De Metaalunievoorwaarden
3.8.1.
[appellant] heeft in de toelichting bij een aantal van de grieven betoogd dat de Metaalunievoorwaarden niet van toepassing zijn. Het hof verwerpt dit betoog. Op de door [appellant] ondertekende offerte staat op de laatste pagina:
“Al onze aanbiedingen, orders en contracten zijn conform de Metaalunievoorwaarden.”
Door ondertekening van de offerte heeft [appellant] de gelding van deze voorwaarden aanvaard (zie artikel 6:231 sub c BW).
3.8.2.
[appellant] betoogt voorts dat de voorwaarden hem niet voor of bij het sluiten van de hier in het geding zijnde overeenkomst ter hand zijn gesteld en doet een beroep op vernietiging.
Het hof stelt vast dat [appellant] de inhoud van de voorwaarden kende; hij erkent dat hij, zij het bij een eerdere opdracht, een exemplaar van deze voorwaarden ten behoeve van de vof heeft geparafeerd. Van een grond tot vernietiging van de voorwaarden is dan geen sprake.
3.8.3.
[appellant] stelt dat de voorwaarden onredelijk bezwarend zijn. Ter onderbouwing voert hij aan dat hij als kleinbedrijf/witlofteler een consumentachtige partij is. Het beding, gedoeld wordt op het verrekenverbod, staat ook niet in de voorwaarden voor consumenten.

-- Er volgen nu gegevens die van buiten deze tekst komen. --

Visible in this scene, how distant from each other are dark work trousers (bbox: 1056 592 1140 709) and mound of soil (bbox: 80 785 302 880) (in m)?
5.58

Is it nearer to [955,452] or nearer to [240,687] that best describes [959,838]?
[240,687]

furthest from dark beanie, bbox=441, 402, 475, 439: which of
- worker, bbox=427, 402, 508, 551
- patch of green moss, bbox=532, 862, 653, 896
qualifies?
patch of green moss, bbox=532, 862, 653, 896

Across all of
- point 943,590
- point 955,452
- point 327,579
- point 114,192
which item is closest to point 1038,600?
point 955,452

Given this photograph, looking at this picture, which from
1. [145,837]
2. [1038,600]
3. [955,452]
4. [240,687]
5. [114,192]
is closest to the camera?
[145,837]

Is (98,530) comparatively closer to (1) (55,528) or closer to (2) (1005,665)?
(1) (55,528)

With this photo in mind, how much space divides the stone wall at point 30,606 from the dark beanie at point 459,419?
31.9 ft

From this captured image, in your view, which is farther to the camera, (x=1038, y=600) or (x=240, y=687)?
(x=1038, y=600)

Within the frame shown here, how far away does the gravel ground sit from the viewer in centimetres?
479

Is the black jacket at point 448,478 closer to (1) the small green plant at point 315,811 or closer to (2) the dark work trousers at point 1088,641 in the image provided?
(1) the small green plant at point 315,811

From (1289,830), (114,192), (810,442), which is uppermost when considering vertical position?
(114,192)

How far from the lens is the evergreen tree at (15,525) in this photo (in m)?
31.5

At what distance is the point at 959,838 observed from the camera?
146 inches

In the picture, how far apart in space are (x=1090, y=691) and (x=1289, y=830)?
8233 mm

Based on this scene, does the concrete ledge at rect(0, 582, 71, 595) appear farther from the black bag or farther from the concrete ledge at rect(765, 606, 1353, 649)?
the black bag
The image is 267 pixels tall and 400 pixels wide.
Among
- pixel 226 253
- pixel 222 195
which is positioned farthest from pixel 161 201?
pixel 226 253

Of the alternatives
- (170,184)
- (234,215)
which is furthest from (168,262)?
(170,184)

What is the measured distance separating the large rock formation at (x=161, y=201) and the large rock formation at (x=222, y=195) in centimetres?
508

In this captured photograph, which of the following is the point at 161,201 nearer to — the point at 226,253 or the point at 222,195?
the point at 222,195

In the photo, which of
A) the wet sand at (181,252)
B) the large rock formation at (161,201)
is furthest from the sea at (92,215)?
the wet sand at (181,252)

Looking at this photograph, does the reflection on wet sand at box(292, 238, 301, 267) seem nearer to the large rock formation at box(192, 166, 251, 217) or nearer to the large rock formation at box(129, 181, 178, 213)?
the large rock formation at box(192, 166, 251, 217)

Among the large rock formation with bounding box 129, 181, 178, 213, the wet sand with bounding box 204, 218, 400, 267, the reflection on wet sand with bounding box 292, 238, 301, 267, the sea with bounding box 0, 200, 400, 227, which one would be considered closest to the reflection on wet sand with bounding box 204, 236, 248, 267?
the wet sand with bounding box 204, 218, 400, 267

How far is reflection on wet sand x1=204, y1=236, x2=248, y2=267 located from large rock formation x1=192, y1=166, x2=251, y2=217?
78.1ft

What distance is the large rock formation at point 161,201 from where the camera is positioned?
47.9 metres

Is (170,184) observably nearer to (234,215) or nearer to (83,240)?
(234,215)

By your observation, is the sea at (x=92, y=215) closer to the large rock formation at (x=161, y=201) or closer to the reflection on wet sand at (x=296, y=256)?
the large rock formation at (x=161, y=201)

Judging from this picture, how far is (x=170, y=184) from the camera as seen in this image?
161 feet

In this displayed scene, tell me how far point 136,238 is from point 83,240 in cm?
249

Het hof verwerpt dit betoog. De enkele stelling dat [appellant] een kleinbedrijf/witlofteler is, maakt dit beding niet onredelijk bezwarend.
3.8.4.
Het hof verwerpt in dit kader tot slot de stelling van [appellant] dat een beroep op artikel 12 van de Metaalunievoorwaarden over de wijze van oplevering naar maatstaven van redelijkheid en billijkheid onaanvaardbaar is. De enkele stelling dat de installatie bij de ingebruikneming niet zou voldoen aan de wettelijke eisen, is daartoe onvoldoende redengevend. De inhoud van artikel 12 van de voorwaarden leidt er immers niet zonder meer toe dat [appellant] geen rechten meer jegens de vof zou kunnen uitoefenen.
3.8.5.
Het hof oordeelt dan ook dat de Metaalunievoorwaarden onderdeel uitmaken van de overeenkomst van partijen.
De oplevering
3.9.1.
Artikel 12 lid 1 sub b van de Metaalunievoorwaarden houdt in dat het werk als opgeleverd wordt beschouwd wanneer het werk door opdrachtgever in gebruik is genomen. De vof heeft gesteld dat op grond hiervan de installatie op 1 september 2012 is opgeleverd.
3.9.2.
[appellant] stelt dat de inhoud van de getekende overeenkomst ertoe leidt dat er op die datum niet is opgeleverd. In de getekende offerte staat dat de lijn “kompleet werkend” wordt opgeleverd. Hiervan was op 1 september 2012 nog geen sprake. Hij verwijst naar de aanvullende overeenkomst waaruit blijkt dat er nog werkzaamheden verricht moesten worden.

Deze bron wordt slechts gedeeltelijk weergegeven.